The authors evaluate inference efficiency on a single NVIDIA RTX 4090, comparing MiniCPM-o 4.5 against the larger Qwen3-Omni-30B-A3B model. Results indicate that the larger model fails to run in BF16 precision due to memory constraints, whereas MiniCPM-o 4.5 operates successfully with significantly lower memory requirements. In INT4 quantization, MiniCPM-o 4.5 demonstrates superior throughput and latency while consuming substantially less memory than the baseline. MiniCPM-o 4.5 runs successfully in BF16 while the larger Qwen3-Omni-30B-A3B model encounters out-of-memory errors. Under INT4 quantization, MiniCPM-o 4.5 achieves higher throughput and lower latency compared to the baseline. The proposed model maintains a significantly lower memory footprint, using approximately half the memory required by Qwen3-Omni-30B-A3B in INT4 mode.

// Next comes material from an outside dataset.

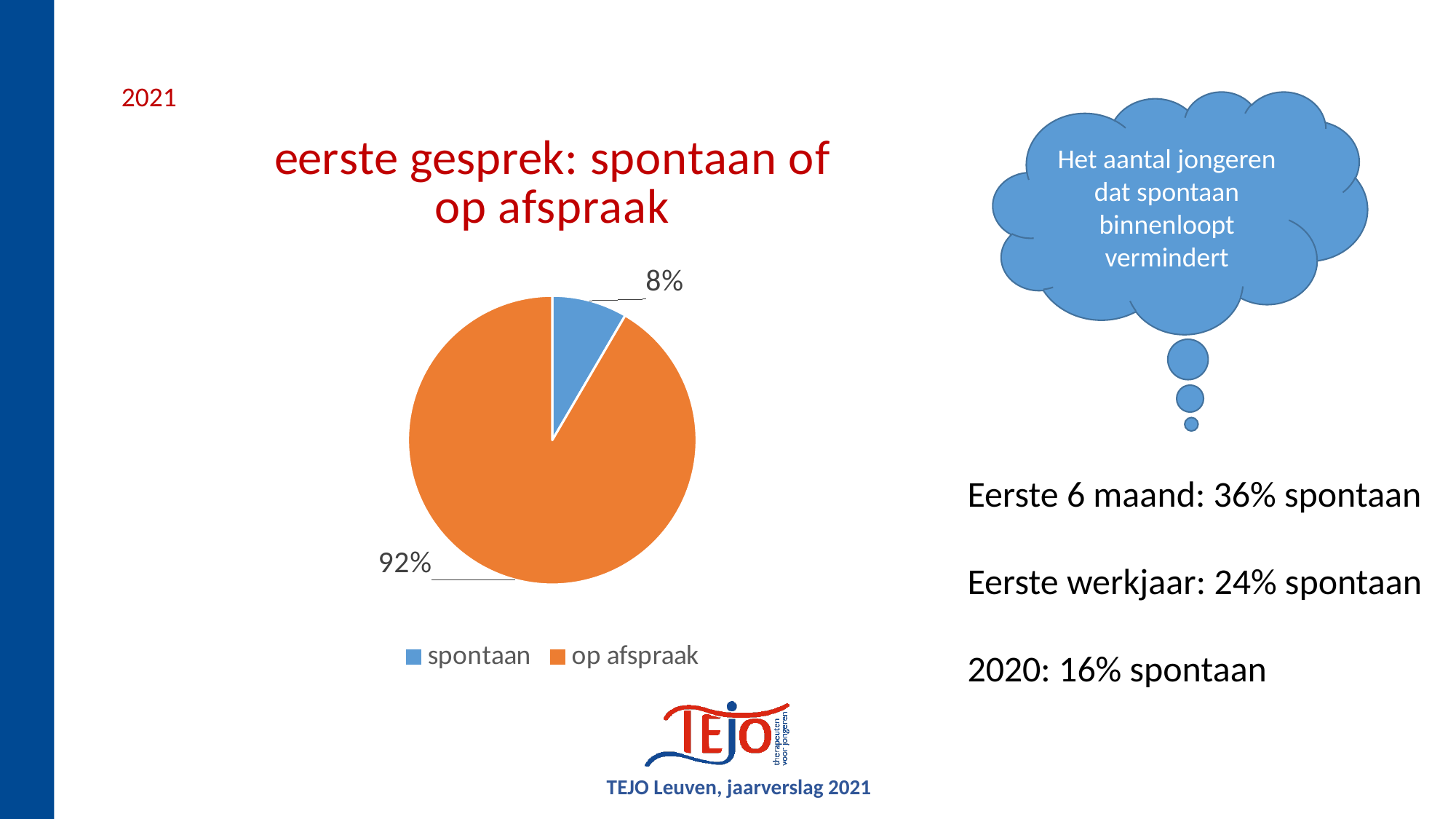
Which is larger, the slice for 'spontaan' or the slice for 'op afspraak'? op afspraak What is the title of the chart? eerste gesprek: spontaan of op afspraak How many categories does the pie chart show? 2 What share of the pie does 'op afspraak' represent? 92% What colour is the 'spontaan' slice? blue Which category has the smallest slice of the pie? spontaan Which category has the largest slice of the pie? op afspraak What share of the pie does 'spontaan' represent? 8% What kind of chart is shown on the slide? pie chart How many entries does the legend list? 2 What is the difference in percentage points between 'op afspraak' and 'spontaan'? 84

The authors evaluate three speech generation modes to assess the impact of interleaving on quality and interaction capabilities. Fixed text interleaving demonstrates superior recognition accuracy in both Chinese and English compared to the other modes, suggesting that chunked streaming generation improves pronunciation. The dynamic text interleaving strategy, designed for full-duplex interaction, trades a small amount of recognition accuracy for improved speaker similarity in English. Fixed text interleaving results in the lowest character and word error rates. Dynamic text interleaving achieves the highest speaker similarity score for English. Both interleaving strategies outperform the non-interleaved baseline in recognition accuracy.
The authors evaluate MiniCPM-o 4.5 across speech generation, full-duplex streaming, audio understanding, and inference efficiency to validate its capabilities against competing models. Results indicate superior performance in speech clarity, emotional control, and continuous visual interaction, with the model often surpassing larger baselines in translation and recognition tasks despite some gaps in complex factual question answering. Furthermore, the system demonstrates significant efficiency advantages and achieves optimal quality through specific text interleaving strategies for recognition and speaker similarity.